Smith had been hoping for a proposal that had to do with the core issues, of course. As he's said many times, it's the owners, not the players, who opted out of the current deal and have put the 2010 season at risk of being played without a salary cap and the 2011 season at risk of not being played at all. So Smith has been very vocal about wanting to know the specific economic reasons the owners don't think the current system works.
But while he didn't get any such insight from the other side Tuesday, the union had several reasons to feel good about the events of the day.
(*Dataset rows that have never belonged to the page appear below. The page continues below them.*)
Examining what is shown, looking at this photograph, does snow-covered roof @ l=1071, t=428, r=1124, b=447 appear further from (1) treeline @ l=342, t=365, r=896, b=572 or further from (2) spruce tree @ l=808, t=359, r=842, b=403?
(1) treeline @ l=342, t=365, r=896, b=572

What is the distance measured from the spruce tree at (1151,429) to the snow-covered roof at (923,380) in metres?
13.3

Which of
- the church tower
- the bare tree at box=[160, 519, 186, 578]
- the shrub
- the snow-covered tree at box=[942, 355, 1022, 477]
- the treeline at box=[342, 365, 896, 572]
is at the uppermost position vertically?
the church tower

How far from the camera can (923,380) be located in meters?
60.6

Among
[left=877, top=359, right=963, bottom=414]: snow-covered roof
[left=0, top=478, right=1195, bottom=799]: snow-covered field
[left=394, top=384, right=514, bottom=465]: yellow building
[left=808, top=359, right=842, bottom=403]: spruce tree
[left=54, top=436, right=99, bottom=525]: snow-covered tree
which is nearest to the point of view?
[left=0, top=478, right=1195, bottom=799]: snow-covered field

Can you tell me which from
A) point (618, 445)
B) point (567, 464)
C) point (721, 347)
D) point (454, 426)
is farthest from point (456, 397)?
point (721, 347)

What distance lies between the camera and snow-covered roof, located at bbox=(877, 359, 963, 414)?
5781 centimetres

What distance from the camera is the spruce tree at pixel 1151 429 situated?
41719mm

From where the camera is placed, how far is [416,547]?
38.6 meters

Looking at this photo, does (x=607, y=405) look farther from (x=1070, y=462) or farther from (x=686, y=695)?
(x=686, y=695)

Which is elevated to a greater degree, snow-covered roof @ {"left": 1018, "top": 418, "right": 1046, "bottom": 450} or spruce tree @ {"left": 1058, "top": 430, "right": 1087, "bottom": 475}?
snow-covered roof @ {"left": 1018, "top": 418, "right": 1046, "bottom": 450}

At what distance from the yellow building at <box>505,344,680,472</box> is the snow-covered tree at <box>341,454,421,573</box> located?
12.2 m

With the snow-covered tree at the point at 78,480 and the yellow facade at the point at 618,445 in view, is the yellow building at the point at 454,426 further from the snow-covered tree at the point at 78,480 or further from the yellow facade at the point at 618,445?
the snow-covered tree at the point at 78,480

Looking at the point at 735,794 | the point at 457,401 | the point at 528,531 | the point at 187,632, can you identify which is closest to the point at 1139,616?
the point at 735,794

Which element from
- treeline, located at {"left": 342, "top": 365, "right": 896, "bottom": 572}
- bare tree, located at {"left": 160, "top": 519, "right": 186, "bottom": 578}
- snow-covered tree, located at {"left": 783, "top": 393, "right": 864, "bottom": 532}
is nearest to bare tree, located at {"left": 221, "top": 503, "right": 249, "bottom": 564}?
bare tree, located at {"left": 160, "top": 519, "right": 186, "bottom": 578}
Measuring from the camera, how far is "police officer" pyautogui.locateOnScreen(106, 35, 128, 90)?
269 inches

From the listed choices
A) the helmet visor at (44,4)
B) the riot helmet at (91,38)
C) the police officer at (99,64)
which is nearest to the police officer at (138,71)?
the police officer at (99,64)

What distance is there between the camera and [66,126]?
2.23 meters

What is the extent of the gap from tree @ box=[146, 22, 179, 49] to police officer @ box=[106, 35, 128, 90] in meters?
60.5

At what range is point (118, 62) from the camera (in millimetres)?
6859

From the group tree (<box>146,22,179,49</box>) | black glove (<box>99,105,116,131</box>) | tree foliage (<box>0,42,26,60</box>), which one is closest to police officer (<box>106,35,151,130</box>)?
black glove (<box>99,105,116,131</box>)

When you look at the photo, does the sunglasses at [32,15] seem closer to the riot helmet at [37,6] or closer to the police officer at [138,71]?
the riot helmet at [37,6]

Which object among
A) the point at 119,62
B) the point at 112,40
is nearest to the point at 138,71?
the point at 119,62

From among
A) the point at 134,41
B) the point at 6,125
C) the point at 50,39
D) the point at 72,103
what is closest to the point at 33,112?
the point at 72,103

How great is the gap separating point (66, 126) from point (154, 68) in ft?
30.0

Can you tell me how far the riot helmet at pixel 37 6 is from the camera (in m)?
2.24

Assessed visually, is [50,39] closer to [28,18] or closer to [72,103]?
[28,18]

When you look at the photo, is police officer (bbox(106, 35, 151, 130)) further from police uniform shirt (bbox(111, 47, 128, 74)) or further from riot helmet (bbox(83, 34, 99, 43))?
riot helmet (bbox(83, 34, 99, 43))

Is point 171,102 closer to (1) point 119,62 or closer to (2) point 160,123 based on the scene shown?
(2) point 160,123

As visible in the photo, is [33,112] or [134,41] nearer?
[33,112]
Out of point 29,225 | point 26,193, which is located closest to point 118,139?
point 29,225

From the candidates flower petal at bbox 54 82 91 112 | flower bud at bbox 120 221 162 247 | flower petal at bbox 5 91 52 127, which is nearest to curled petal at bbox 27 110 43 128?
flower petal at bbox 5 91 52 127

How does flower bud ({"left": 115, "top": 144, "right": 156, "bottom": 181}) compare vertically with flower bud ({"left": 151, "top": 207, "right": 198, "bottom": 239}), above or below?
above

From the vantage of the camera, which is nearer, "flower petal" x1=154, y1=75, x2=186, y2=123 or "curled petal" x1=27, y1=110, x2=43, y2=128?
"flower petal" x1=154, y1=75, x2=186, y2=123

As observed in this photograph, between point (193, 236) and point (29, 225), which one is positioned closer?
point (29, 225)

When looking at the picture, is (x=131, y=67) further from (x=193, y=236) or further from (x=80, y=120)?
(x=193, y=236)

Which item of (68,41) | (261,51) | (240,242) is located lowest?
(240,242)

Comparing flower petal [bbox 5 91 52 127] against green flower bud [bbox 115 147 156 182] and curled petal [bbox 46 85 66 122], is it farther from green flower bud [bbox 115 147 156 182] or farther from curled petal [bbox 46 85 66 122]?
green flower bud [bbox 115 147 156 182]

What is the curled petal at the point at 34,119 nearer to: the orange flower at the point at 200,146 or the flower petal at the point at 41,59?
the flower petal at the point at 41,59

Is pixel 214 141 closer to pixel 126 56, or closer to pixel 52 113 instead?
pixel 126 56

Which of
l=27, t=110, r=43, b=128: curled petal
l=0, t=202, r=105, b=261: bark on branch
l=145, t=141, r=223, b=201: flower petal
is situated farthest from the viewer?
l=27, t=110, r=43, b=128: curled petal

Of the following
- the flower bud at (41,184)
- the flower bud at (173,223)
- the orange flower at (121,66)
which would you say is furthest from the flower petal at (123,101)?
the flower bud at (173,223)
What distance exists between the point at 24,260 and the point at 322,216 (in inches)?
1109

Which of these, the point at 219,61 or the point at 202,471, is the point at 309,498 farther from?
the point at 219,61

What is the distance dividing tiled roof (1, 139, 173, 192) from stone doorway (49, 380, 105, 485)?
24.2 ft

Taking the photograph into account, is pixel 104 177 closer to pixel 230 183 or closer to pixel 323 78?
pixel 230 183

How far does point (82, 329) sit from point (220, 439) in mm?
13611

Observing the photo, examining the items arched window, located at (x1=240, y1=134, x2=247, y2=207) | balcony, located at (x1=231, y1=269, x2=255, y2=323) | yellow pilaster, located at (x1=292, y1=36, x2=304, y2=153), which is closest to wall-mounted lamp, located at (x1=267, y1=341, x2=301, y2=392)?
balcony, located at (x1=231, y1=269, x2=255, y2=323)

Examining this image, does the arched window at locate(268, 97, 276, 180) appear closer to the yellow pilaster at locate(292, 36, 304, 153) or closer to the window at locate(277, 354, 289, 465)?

First, it's encouraging from the players' perspective that the league is willing to talk about alterations to the drug policy and the discipline policy. Players have pressed Smith to pursue changes to the latter, since they're not comfortable with a system in which Goodell is the sole arbiter of NFL justice, and Goodell has said that he's open to discussing anything. And the StarCaps case, in which two Minnesota Vikings defensive tackles have mounted a court challenge to the league's right to suspend them for taking a drug the league told them they could take, has prompted both sides to examine possible changes to the drug policy.
Further, the fact that Goodell attended the meeting was a positive sign for the union. The commissioner infuriated the players by not attending the last meeting in July, and Smith was public about his feelings on that matter. Last month, after Goodell told reporters that it was time to stop negotiating in the media and start talking face-to-face, Smith shot back with, "I was at the last negotiating meeting and he wasn't."Goodell's presence at Tuesday's meeting gives the union reason to believe the league and the commissioner are at least paying attention to their concerns and that they're not immune to public pressure. Since public pressure must necessarily be part of the union's strategy in an environment where the public is far more likely to side with the owners, that could bode well for said strategy.
There remains a lot of work to be done. Smith is still no further along than he was six months ago on getting the owners to provide the audited financial statements he seeks. And the owners have made it clear that they're in far less of a hurry to do a deal -- that they're willing to play the 2010 season without a salary cap while the union feels it's important to meet the March deadline that would prevent that from happening.
But the fact that there were some talks Tuesday, even if they weren't as substantive as they eventually need to be, is progress. And at this point, they'll take it.